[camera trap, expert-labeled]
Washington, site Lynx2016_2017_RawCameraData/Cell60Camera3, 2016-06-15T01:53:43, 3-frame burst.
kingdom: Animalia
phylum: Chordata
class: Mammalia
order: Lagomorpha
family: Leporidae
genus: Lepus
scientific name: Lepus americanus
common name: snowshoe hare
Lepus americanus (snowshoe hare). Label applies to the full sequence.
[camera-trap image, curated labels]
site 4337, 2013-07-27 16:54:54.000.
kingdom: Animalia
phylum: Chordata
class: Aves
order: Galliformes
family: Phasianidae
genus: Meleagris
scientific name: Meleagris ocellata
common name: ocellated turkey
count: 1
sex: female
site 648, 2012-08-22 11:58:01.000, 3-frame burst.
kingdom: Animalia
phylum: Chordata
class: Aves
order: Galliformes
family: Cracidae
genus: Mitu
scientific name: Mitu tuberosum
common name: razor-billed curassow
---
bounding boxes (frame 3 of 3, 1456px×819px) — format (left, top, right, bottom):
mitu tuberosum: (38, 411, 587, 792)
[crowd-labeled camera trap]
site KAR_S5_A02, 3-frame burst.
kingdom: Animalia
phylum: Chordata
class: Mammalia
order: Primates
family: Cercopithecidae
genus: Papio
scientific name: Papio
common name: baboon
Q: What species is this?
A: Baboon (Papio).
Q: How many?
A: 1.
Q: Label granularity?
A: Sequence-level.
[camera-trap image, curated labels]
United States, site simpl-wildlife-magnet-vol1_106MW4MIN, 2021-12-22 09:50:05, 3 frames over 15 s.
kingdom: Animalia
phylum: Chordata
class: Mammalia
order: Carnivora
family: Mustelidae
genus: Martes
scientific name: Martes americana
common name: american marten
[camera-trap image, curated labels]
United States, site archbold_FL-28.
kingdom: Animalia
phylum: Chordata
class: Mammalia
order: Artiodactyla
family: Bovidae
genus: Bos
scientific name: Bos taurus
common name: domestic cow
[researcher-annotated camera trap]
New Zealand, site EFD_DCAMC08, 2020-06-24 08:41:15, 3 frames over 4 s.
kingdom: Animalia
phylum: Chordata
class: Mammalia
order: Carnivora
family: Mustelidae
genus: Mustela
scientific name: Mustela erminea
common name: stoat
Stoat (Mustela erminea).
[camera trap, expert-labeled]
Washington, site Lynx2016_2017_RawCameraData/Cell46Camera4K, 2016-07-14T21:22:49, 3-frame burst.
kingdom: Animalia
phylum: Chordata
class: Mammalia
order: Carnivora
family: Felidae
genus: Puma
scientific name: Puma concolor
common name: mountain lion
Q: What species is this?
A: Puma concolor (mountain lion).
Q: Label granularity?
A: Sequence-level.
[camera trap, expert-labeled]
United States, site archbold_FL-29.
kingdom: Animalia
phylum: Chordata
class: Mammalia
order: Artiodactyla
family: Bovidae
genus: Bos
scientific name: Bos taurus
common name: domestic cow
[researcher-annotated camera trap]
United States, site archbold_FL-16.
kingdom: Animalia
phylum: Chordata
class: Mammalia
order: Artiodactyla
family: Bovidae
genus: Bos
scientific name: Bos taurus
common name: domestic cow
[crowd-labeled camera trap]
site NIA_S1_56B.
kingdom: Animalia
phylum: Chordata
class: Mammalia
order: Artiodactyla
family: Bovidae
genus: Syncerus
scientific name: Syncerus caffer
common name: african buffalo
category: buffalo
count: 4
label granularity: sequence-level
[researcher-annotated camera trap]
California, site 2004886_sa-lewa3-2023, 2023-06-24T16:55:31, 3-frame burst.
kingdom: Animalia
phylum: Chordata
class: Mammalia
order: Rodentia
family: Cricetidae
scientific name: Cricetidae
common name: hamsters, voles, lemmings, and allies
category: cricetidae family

..............................

- [Required action] Restate every entry above exactly as it stands.

- [Final answer]
[camera trap, expert-labeled]
Washington, site Lynx2016_2017_RawCameraData/Cell60Camera3, 2016-06-15T01:53:43, 3-frame burst.
kingdom: Animalia
phylum: Chordata
class: Mammalia
order: Lagomorpha
family: Leporidae
genus: Lepus
scientific name: Lepus americanus
common name: snowshoe hare
Lepus americanus (snowshoe hare). Label applies to the full sequence.
[camera-trap image, curated labels]
site 4337, 2013-07-27 16:54:54.000.
kingdom: Animalia
phylum: Chordata
class: Aves
order: Galliformes
family: Phasianidae
genus: Meleagris
scientific name: Meleagris ocellata
common name: ocellated turkey
count: 1
sex: female
site 648, 2012-08-22 11:58:01.000, 3-frame burst.
kingdom: Animalia
phylum: Chordata
class: Aves
order: Galliformes
family: Cracidae
genus: Mitu
scientific name: Mitu tuberosum
common name: razor-billed curassow
---
bounding boxes (frame 3 of 3, 1456px×819px) — format (left, top, right, bottom):
mitu tuberosum: (38, 411, 587, 792)
[crowd-labeled camera trap]
site KAR_S5_A02, 3-frame burst.
kingdom: Animalia
phylum: Chordata
class: Mammalia
order: Primates
family: Cercopithecidae
genus: Papio
scientific name: Papio
common name: baboon
Q: What species is this?
A: Baboon (Papio).
Q: How many?
A: 1.
Q: Label granularity?
A: Sequence-level.
[camera-trap image, curated labels]
United States, site simpl-wildlife-magnet-vol1_106MW4MIN, 2021-12-22 09:50:05, 3 frames over 15 s.
kingdom: Animalia
phylum: Chordata
class: Mammalia
order: Carnivora
family: Mustelidae
genus: Martes
scientific name: Martes americana
common name: american marten
[camera-trap image, curated labels]
United States, site archbold_FL-28.
kingdom: Animalia
phylum: Chordata
class: Mammalia
order: Artiodactyla
family: Bovidae
genus: Bos
scientific name: Bos taurus
common name: domestic cow
[researcher-annotated camera trap]
New Zealand, site EFD_DCAMC08, 2020-06-24 08:41:15, 3 frames over 4 s.
kingdom: Animalia
phylum: Chordata
class: Mammalia
order: Carnivora
family: Mustelidae
genus: Mustela
scientific name: Mustela erminea
common name: stoat
Stoat (Mustela erminea).
[camera trap, expert-labeled]
Washington, site Lynx2016_2017_RawCameraData/Cell46Camera4K, 2016-07-14T21:22:49, 3-frame burst.
kingdom: Animalia
phylum: Chordata
class: Mammalia
order: Carnivora
family: Felidae
genus: Puma
scientific name: Puma concolor
common name: mountain lion
Q: What species is this?
A: Puma concolor (mountain lion).
Q: Label granularity?
A: Sequence-level.
[camera trap, expert-labeled]
United States, site archbold_FL-29.
kingdom: Animalia
phylum: Chordata
class: Mammalia
order: Artiodactyla
family: Bovidae
genus: Bos
scientific name: Bos taurus
common name: domestic cow
[researcher-annotated camera trap]
United States, site archbold_FL-16.
kingdom: Animalia
phylum: Chordata
class: Mammalia
order: Artiodactyla
family: Bovidae
genus: Bos
scientific name: Bos taurus
common name: domestic cow
[crowd-labeled camera trap]
site NIA_S1_56B.
kingdom: Animalia
phylum: Chordata
class: Mammalia
order: Artiodactyla
family: Bovidae
genus: Syncerus
scientific name: Syncerus caffer
common name: african buffalo
category: buffalo
count: 4
label granularity: sequence-level
[researcher-annotated camera trap]
California, site 2004886_sa-lewa3-2023, 2023-06-24T16:55:31, 3-frame burst.
kingdom: Animalia
phylum: Chordata
class: Mammalia
order: Rodentia
family: Cricetidae
scientific name: Cricetidae
common name: hamsters, voles, lemmings, and allies
category: cricetidae family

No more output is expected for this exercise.